Nataša Segulin : Lumen

4 November 2019 - 10 January 2020
Overview

Nataša Segulin began her work in photography following her retirement. Prior to that she had continuous exposure to visual art, as she was a journalist and editor of the cultural programme on television. She soon began to exhibit her work and it’s no surprise that her fourth series Lumen thrust her, with the same confidence and curiosity, into a new form of creativity – the »writing« of a photobook. Despite its long tradition, the photobook has been through a true renaissance in the past decade. The term describes a book in which the photographs are the only constituting element of narration. It is not only about a sequencing of photographs, but rather about providing a wholesome narrative through images.

 

When first viewing the photographs of the Lumen series, the eye unused to visual reading enters a place of shadows, darkness and decay. However, the artist’s story of a crumbling, centuries-old complex[1] is read in another way. The story is simple.

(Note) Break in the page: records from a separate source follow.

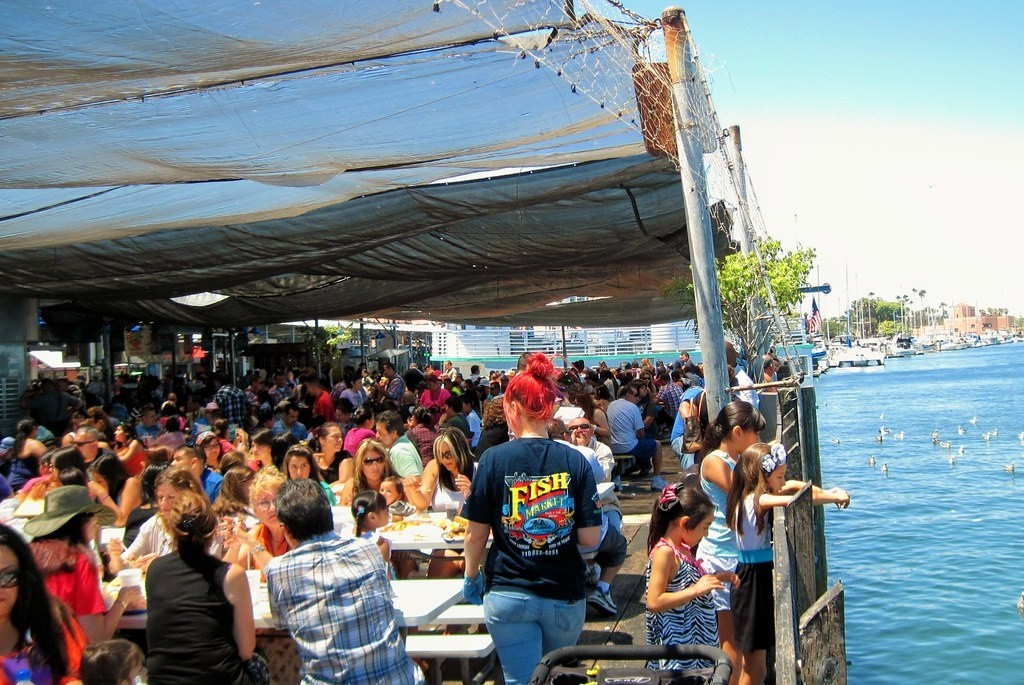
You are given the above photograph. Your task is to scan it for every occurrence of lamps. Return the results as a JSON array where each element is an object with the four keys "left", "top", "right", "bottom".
[
  {"left": 375, "top": 329, "right": 386, "bottom": 338},
  {"left": 249, "top": 326, "right": 261, "bottom": 335}
]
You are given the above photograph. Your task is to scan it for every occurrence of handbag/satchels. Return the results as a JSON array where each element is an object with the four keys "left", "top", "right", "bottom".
[{"left": 243, "top": 652, "right": 270, "bottom": 685}]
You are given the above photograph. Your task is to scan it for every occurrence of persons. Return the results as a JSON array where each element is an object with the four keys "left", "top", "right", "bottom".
[
  {"left": 670, "top": 341, "right": 780, "bottom": 478},
  {"left": 80, "top": 639, "right": 149, "bottom": 685},
  {"left": 402, "top": 426, "right": 488, "bottom": 635},
  {"left": 264, "top": 478, "right": 426, "bottom": 685},
  {"left": 645, "top": 483, "right": 741, "bottom": 685},
  {"left": 222, "top": 465, "right": 302, "bottom": 685},
  {"left": 145, "top": 491, "right": 270, "bottom": 685},
  {"left": 0, "top": 350, "right": 694, "bottom": 614},
  {"left": 23, "top": 485, "right": 142, "bottom": 644},
  {"left": 459, "top": 353, "right": 602, "bottom": 685},
  {"left": 725, "top": 444, "right": 850, "bottom": 685},
  {"left": 697, "top": 401, "right": 767, "bottom": 685},
  {"left": 338, "top": 438, "right": 428, "bottom": 672},
  {"left": 0, "top": 523, "right": 87, "bottom": 685}
]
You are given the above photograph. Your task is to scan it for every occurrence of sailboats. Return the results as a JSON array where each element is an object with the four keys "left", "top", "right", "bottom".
[{"left": 808, "top": 264, "right": 1023, "bottom": 377}]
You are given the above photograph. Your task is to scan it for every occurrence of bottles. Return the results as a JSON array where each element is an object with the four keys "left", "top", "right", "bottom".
[{"left": 16, "top": 670, "right": 36, "bottom": 685}]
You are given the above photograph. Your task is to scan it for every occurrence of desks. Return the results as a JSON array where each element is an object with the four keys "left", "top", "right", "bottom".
[
  {"left": 116, "top": 579, "right": 149, "bottom": 628},
  {"left": 253, "top": 577, "right": 467, "bottom": 628},
  {"left": 596, "top": 482, "right": 615, "bottom": 500},
  {"left": 377, "top": 512, "right": 494, "bottom": 550}
]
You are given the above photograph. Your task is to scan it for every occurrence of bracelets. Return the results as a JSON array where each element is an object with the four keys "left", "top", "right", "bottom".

We follow the protagonist, natural light, in three chapters, as it slowly unveils and deglamourizes. In the first chapter, protruding slants of light are unravelling miniscule details and creating mystical, dream-like images. We could be anywhere. Then, Lumen takes us into the tangible, but is entirely subordinate to geometry. Only in the third chapter is the exhausted body of a former maternity hospital illuminated, the walls stripped off to recognition. It is unforgiving, unmasking the misery, but bringing hope, light and warmth at the same time.

 

The aesthetic of the atmosphere is an important part of the tale. In the tradition of abstract photography, the real pictorial space is eliminated. She focuses on the use of light and shape, colour, texture and tonality, and through them expresses feelings, sensations and impressions. The deteriorating, ugly, depressing reality disappears under the warmth of light, rich contrasts between dark and light, the softness of shadows, haptic drawing of structures, the rhythm of recurring shapes and the muted, monochrome colour palette, which emphasizes beauty and harmony.

The artist’s visual narrative is and is not a story of a building. It is a testimony of an eye that reads visually wherever it turns. A true constant in her work are the language of balance, harmonious and minimalistic, the clarity, rhythm or repetition of simple archetypical shapes, the tangibility of textures and vivid contrasts between light and shadow. Just as the feelings of peace, quiet and harmony which she places in the former Servite monastery, in the hopes of a bright future.

 

Every artistic series speaks of the author themselves. With Nataša Segulin, we are always in spaces which are somehow remote, even though they’re bustling with people at the same time (the port of Koper, quarries, tourist destinations with cultural heritage value). The cause for the tale of lumen is a love for art and cultural heritage, a personal involvement in a physical space, the city of Koper, and the artist’s own emotions related to the building, from which the name of the series evolves. »Lumen as light, radiance, and the happiness and joy accompanying the birth of so many Primorska and Istria residents, I was born here, as was my family… light as hope for a better tomorrow.« Her positive credo is recognized as part of her photographic expression and although she is mainly concerned with formalist aspects of her photography, she tried, in her newest series, to affect a change in the collective social consciousness. If we look at Sartre’s definition of engaged literature, which states that »literature reveals to the reader their own situation, for them to take responsibility for it«, then in terms of defining an artistic style, her engaged poetic questioning of society’s attitudes toward heritage as one of the key elements of national identity has, in the case of Lumen, crossed the threshold of contemporary art.

 

Renata Štebih, art historian



[1] The Servite monastery in Koper’s old town is a building with the status of a cultural monument of national importance. It is one of the oldest complexes in the city and a superb architectural example of its era and of the style common all along the eastern Adriatic coast. The location, taken and inhabited by the Servites in 1453, has been inhabited already in Roman times. A Benedictine monastery with the church of St. Martin used to stand in its place. The monastery was used for different purposes through the centuries, including a military hospital. Since 1810 and until the second world war, a general city hospital was based there, but after the war and until 1996, a regional maternity hospital and paediatric department were based in the building. When the maternity hospital moved out in 1996, the former monastery spaces with its countless stories of the past, became empty. The interior is decaying, collapsing in on itself and has been waiting on renovation and revitalization for years. (After Neža Čebron Lipovec and Minka Osojnik, 2017: Stavbna zgodovina samostanske zgradbe / Storia della costruzione del convento. IN: Servitski samostan, Arhitekturni in arheološki spomenik v osrčju Kopra / Il convento dei serviti, Un monumento architettonico e archeologico nel cuore di Capodistria, ed. Neža Čebron Lipovec et al., Milano: Politecnico di Milano).